◆ Available data ◆
------------------------

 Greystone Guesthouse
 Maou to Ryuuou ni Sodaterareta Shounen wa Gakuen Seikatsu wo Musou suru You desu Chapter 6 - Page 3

------------------------

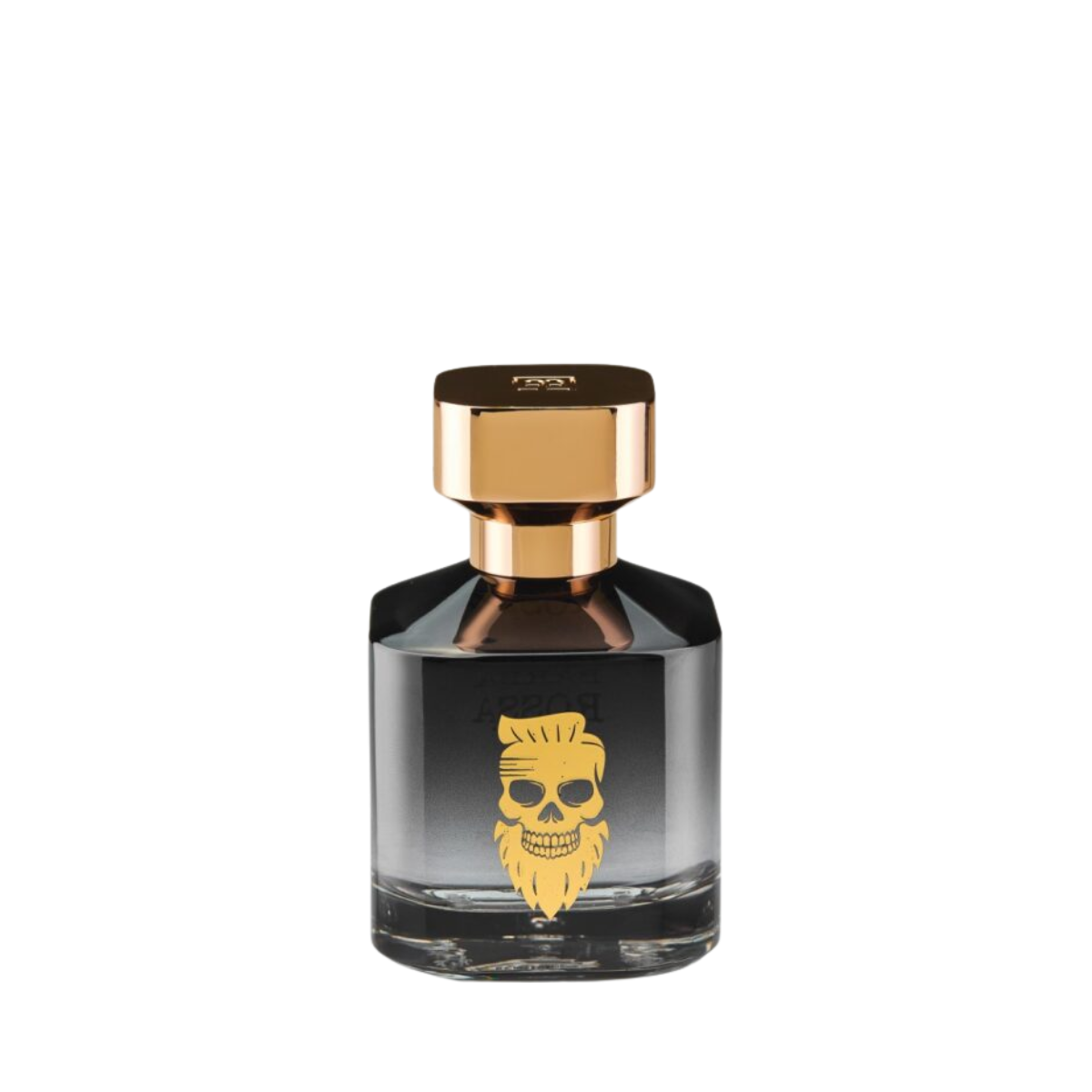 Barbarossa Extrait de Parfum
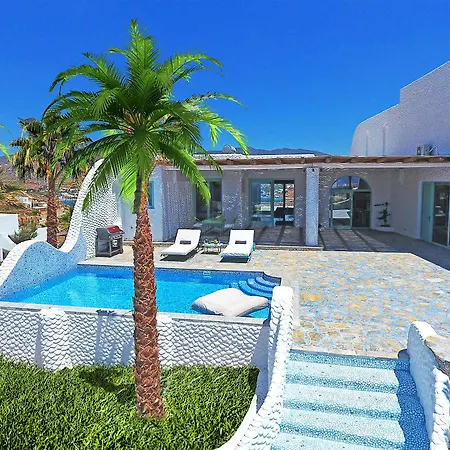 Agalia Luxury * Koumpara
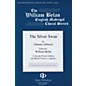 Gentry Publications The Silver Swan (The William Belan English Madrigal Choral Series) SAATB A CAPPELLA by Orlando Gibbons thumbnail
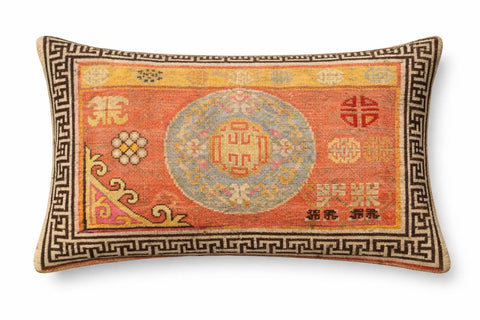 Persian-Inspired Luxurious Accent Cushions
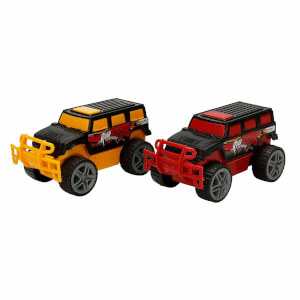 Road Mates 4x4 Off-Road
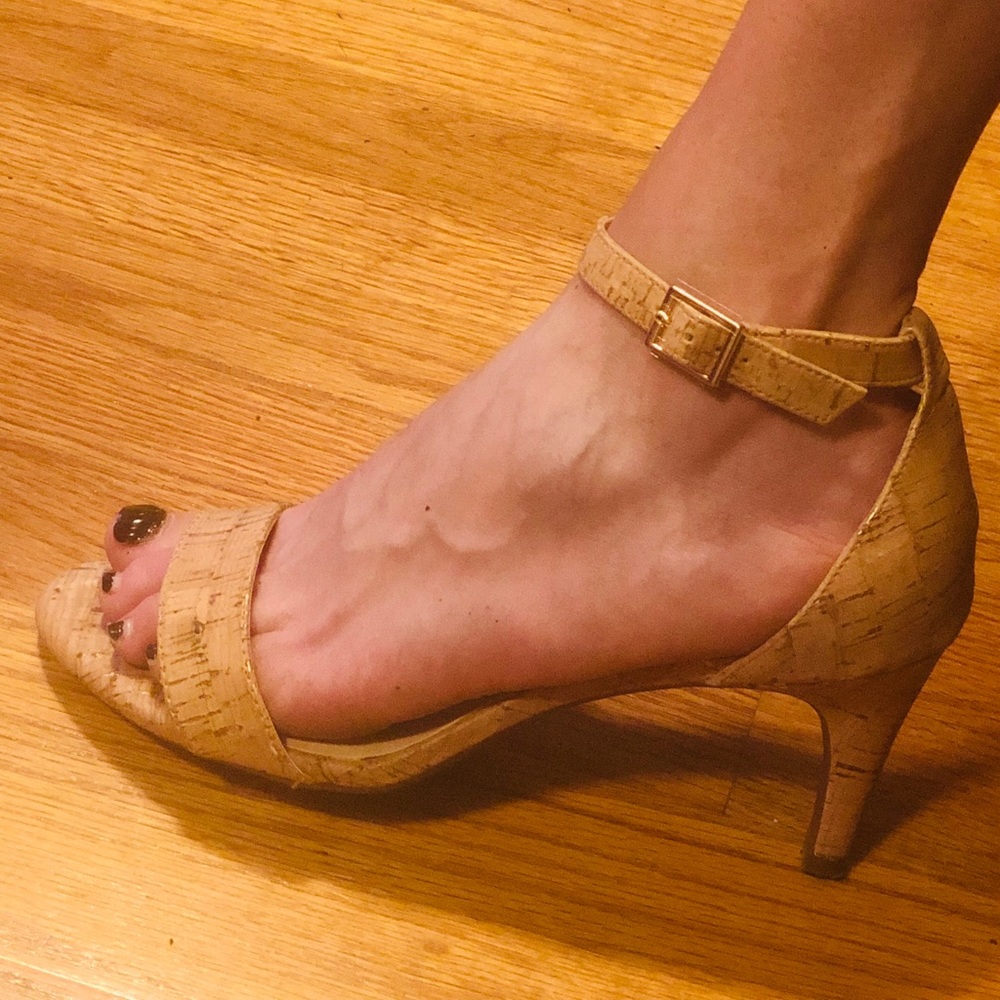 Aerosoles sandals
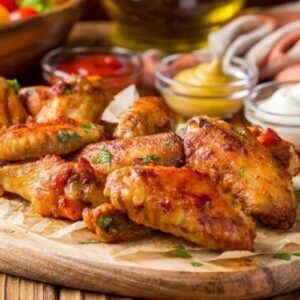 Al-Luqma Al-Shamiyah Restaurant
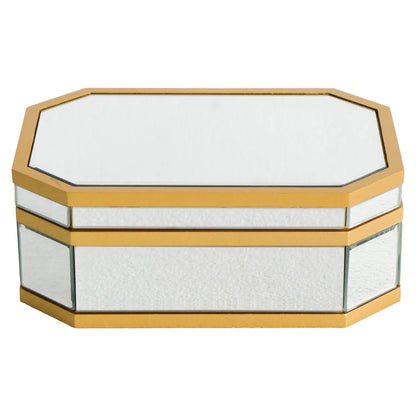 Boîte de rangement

------------------------

◆ Exercise details ◆
Reproduce the listing without alteration, starting at the line that contains "Greystone Guesthouse" and ending at the line that contains "Maou to Ryuuou", with both of those lines included.

◆ Solution to this task ◆
 Greystone Guesthouse
 Maou to Ryuuou ni Sodaterareta Shounen wa Gakuen Seikatsu wo Musou suru You desu Chapter 6 - Page 3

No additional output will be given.